While he has accumulated stuff since (particularly since he had children!), he didn’t seek to replace everything and is more organised now. He’s picky about what he acquires. “I’ll only buy something if I really like it and I’m never tempted to spend for the sake of it”.
He’s always happy to get rid of things. He and his family, particularly his seven year old, love to do car boot sales. Of his current possessions, the only thing he’d feel desperate to save from a fire would be the family photos stored on his laptop though he also thinks, “We all take too many photos anyway”.
When he reflects on what he lost, he can think of only four items he misses: cine film his parents took of him and his siblings when they were young; a chair of his father’s; some photographs; and a painting by his Granny. It’s the cine film he regrets losing most because, “It wasn’t mine to lose and I feel sad for my family. We used to enjoy watching it when we met up once a year and now our children won’t have that experience”.

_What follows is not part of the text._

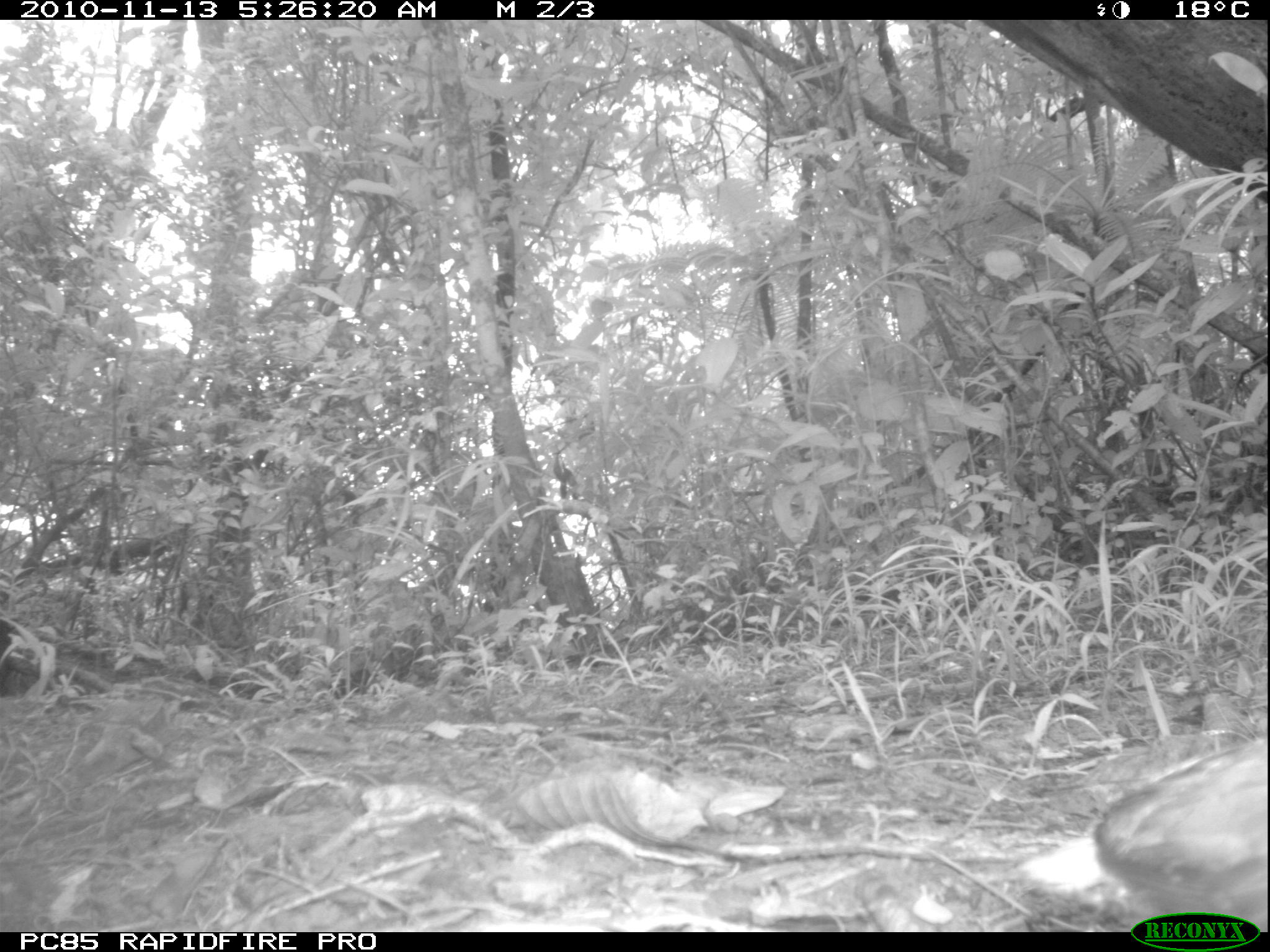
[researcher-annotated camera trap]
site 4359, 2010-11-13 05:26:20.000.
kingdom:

The thought of losing all his stuff again doesn’t fill him with dread. “If you lose everything, so what?” In fact, he finds the idea liberating. “Suddenly you’re no longer responsible for all that stuff. It’s brilliant. Genius. Everyone should get rid of everything every ten years. Or maybe there should be a limit on the number of possessions each person can own,” he laughs. “If you hold onto something for years and then chuck it out, you can guarantee you’ll need it the following week. Better to get rid of it sooner and forget about it”.
Even despite losing the precious family cine film, he says that overall he’s delighted it happened. “I was lucky”.
(*Jim is a pseudonym. This blog post is based on an interview undertaken on Friday 10th February 2012).
How would you feel if this happened to you?
Maybe something simliar has – how did you feel?